Twelve horses were found dead in the pasture at the Morgan Horse Farm in Windsor on Saturday afternoon last week by Harry Larrow, hostler at the farm, when he went to salt the horses that afternoon. Of these 12, 11 were the best Morgan mares in the possession of A.F. Phillips, the proprietor of this farm, and the best of their kind in the world, since they were of the genuine Morgan strain. Now that they are gone the key to the restoration of the Morgan horse is forever lost. The other horse found dead was a valuable gelding of the same blood.

It is supposed that the animals were killed by a stroke of lightning on Tuesday night, August 26th, during the rain and thunderstorm. When Mr. Larrow made his discovery he found the horses dead under a tree in the apple orchard there just where they had assembled as horses do when overtaken by storms. It is probably that all died together when the lightning struck one, the current passing through all instantaneously. As one looked down upon their bodies he was reminded of scenes of the battlefield when a shell bursts in a company of soldiers since some were laid one way, some another, just as fate placed them in the tragic hour of death. It is planned to cremate the bodies of these animals and thus destroy as soon as possible the remains of the tragedy.

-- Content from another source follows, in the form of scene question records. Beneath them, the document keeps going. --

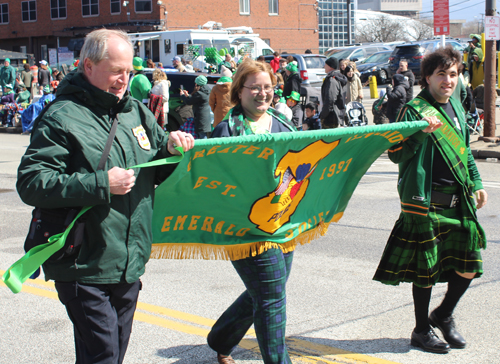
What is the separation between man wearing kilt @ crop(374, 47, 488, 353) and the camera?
3.55 m

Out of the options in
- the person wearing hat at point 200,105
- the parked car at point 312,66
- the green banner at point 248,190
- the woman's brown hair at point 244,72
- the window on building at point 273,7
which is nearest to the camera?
the green banner at point 248,190

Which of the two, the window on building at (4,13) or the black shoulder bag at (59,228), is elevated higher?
the window on building at (4,13)

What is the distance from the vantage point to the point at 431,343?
3609 mm

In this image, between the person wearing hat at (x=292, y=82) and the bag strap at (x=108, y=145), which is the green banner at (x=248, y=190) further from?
the person wearing hat at (x=292, y=82)

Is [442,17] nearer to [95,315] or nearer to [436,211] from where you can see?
[436,211]

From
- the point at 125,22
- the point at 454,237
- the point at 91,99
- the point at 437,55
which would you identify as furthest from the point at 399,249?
the point at 125,22

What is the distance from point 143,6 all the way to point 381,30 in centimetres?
3228

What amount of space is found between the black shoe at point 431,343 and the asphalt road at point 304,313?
0.13ft

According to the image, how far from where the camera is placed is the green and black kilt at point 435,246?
11.7ft

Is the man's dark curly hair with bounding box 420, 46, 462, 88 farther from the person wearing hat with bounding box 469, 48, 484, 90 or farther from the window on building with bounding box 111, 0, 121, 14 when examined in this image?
the window on building with bounding box 111, 0, 121, 14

This loss is irreparable. For 25 years, ever since Mr. Phillips came into Vermont, he has devoted all this time and the sum of a quarter of a million dollars to restore this breed of animals into their old time place in the history of Vermont. It was the Morgans that helped the early settlers in their work of building a civilization in Vermont. It was the Morgans who faced the charge of Pickett at Gettysburg in the great cavalry advance that day when General Farnsworth lost his life. So with the passing of these splendid animals the writer says again, “The key of the great work of their restoration is forever lost.”

The names of the horses killed are as follows: Nancy, Narcissus, Virginia, Elberta, Victoria, Blanche Fowle, Princess, Primrose, Anna Beresford, Mati Hari, Noontide, and the gelding, Count Woodbury.

Omar Khayyam, Persian poet, in illustrating the efforts of man, says:

“The worldly hope men set their hearts upon
Turn ashes or it prospers; and anon,
Like snow upon the desert’s dusty face,
Lighting a little hour or two is gone.”

(Photo of some of Phillips’ broodmares.